Kaggle - catching up Kaggle trends

Catching up with recent kaggle trends and competitions.
kaggle
EDA
ml
Author

Jaekang Lee

Published

January 20, 2025

Finally hit Expert level

0. Introduction

While exploring tabular Kaggle competition, I encountered an unusual learning rate of 0.08501257473292347 in a Kaggle notebook. This sparked my curiosity about the optimization method used, leading me to discover Optuna.

# xgb_param I encountered
xgb_params = {
    'learning_rate':      0.08501257473292347, 
    'lambda':             8.879624125465703, 
    'alpha':              0.6779926606782505, 
    'max_depth':          6, 
    'subsample':          0.6012681388711075, 
    'colsample_bytree':   0.8437772277074493, 
    'colsample_bylevel':  0.5476090898823716, 
    'colsample_bynode':   0.9928601203635129, 
    'scale_pos_weight':   3.29440313334688,
}

Those peculiarly precise parameter values aren’t random – they’re the product of Tree-structured Parzen Estimator (TPE) optimization

This notebook is a curated collection of such advanced techniques that Kagglers just seem to know.

0.1 Index

  1. Tree-structured Parzen (TPE) Estimator
  2. qLora - finetuning llm

1. Tree-structured Parzen Estimator

TLDR; Weak conclusion: TPE optimizer is better than random search. TPE optimizer should be the default because it is faster and more accurate. This was the result from a small experiment via Kaggle tabular Mental Health Data.

TPE optimizer final score - 0.94269

Time taken: 245.37 seconds

random search final score - 0.94168

Time taken: 1064.37 seconds


What is TPE Estimator?

  • Short description: Bayesian optimization algorithm that models the probability of hyperparameters given their performance, using two separate distributions for good and bad outcomes to efficiently search the hyperparameter space.

  • Simplified: Instead of typical search like try 1,2,5,10, it takes the previous guess and takes gradient like step using probabilistic models. Like a game of ‘hot and cold’ where it learns which areas are ‘warmer’ and ‘colder’

1.1. Using TPE for XGBoost Optimization

Let us try it on real data. Following is a snippet from Kaggle’s Exploring Mental Health Data data.
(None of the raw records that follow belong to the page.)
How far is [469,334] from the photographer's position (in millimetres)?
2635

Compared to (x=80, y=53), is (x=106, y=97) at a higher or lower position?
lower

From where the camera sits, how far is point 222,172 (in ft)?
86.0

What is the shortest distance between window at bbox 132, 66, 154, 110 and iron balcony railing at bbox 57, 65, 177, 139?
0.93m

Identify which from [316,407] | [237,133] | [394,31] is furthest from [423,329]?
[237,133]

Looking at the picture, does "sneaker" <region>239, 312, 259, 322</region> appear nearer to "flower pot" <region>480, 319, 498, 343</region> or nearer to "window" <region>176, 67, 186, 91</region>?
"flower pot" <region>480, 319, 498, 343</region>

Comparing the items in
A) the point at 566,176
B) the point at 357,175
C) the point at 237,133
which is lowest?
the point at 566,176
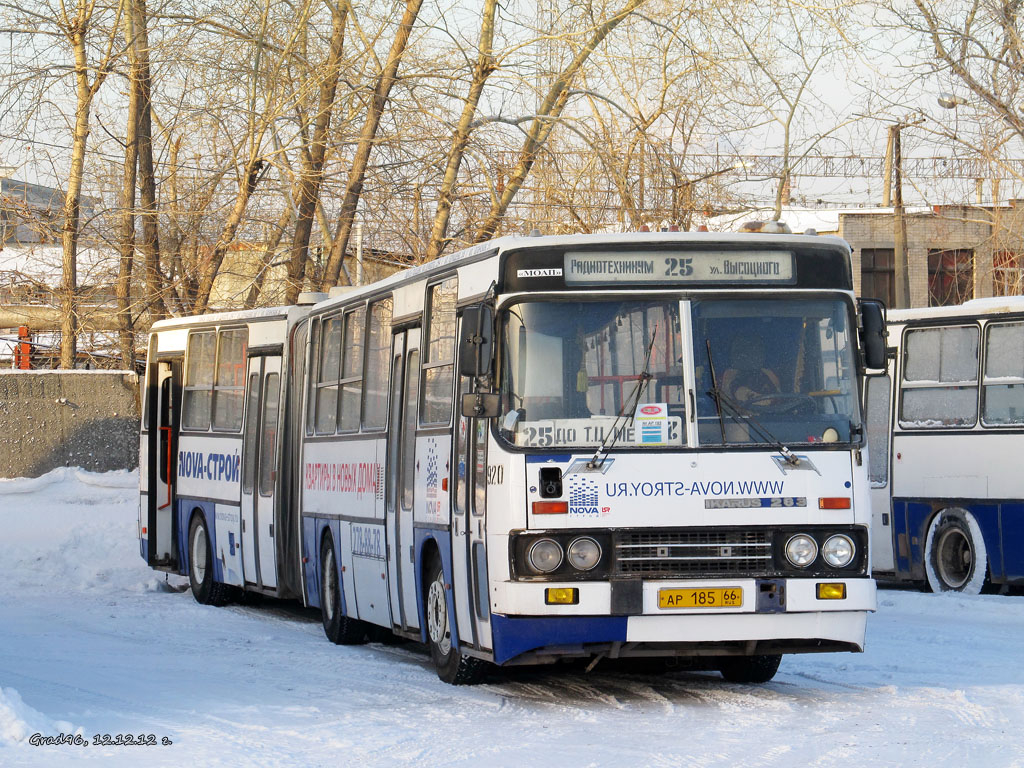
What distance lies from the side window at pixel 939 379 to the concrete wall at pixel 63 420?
46.4 ft

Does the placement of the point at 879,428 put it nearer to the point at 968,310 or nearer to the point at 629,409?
the point at 968,310

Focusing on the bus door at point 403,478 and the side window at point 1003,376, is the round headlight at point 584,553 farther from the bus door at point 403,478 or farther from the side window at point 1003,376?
the side window at point 1003,376

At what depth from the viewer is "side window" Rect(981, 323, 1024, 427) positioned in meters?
17.1

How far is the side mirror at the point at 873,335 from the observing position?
9750 millimetres

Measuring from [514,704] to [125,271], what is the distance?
17321mm

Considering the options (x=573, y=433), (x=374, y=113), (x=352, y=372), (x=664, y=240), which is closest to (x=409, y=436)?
(x=352, y=372)

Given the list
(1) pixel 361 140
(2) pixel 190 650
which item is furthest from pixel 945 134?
(2) pixel 190 650

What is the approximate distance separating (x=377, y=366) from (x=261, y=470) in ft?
12.1

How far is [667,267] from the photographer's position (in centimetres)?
969

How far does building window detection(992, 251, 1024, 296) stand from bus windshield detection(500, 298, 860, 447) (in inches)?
807

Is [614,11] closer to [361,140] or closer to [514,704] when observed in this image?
[361,140]

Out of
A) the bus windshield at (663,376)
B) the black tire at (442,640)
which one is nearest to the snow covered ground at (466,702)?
the black tire at (442,640)

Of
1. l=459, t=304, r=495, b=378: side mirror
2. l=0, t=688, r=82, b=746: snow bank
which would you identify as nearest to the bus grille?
l=459, t=304, r=495, b=378: side mirror

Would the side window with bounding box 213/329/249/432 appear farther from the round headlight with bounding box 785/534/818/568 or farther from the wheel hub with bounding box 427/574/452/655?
the round headlight with bounding box 785/534/818/568
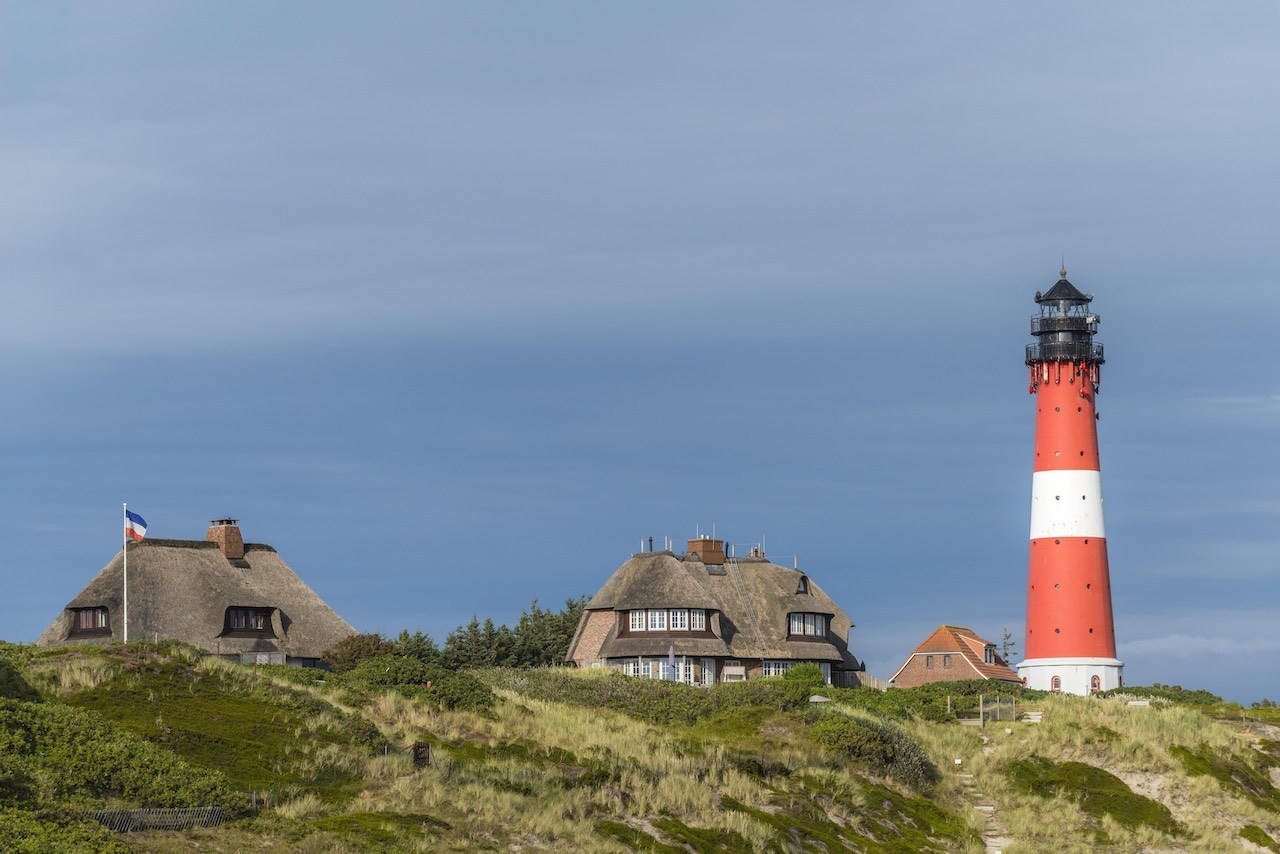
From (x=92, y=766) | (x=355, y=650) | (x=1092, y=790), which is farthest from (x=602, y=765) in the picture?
(x=355, y=650)

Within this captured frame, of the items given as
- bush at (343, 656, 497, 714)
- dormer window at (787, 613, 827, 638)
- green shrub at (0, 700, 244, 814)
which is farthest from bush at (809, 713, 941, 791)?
dormer window at (787, 613, 827, 638)

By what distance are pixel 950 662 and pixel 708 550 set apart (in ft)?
47.2

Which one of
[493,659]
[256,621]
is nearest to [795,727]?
[256,621]

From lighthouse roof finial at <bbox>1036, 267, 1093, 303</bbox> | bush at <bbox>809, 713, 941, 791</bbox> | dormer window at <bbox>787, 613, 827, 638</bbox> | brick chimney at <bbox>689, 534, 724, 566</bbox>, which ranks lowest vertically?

  • Response variable: ‘Depression’ column, binary 0 or 1
  • 141k rows of data, 18 feature columns
id Name Gender Age City Working Professional or Student Profession Academic Pressure Work Pressure CGPA Study Satisfaction Job Satisfaction Sleep Duration Dietary Habits Degree Have you ever had suicidal thoughts ? Work/Study Hours Financial Stress Family History of Mental Illness Depression
0 Aaradhya Female 49 Ludhiana Working Professional Chef 5 2 More than 8 hours Healthy BHM No 1 2 No 0
1 Vivan Male 26 Varanasi Working Professional Teacher 4 3 Less than 5 hours Unhealthy LLB Yes 7 3 No 1
2 Yuvraj Male 33 Visakhapatnam Student 5 8.97 2 5-6 hours Healthy B.Pharm Yes 3 1 No 1

You can find my full experiment notebooks below

1.2 test 1

  1. Same upper bound and lower bound for both random search and TPE optimizer

Note that TPE optimizer will never suggest values outside the specified range. Same with random search.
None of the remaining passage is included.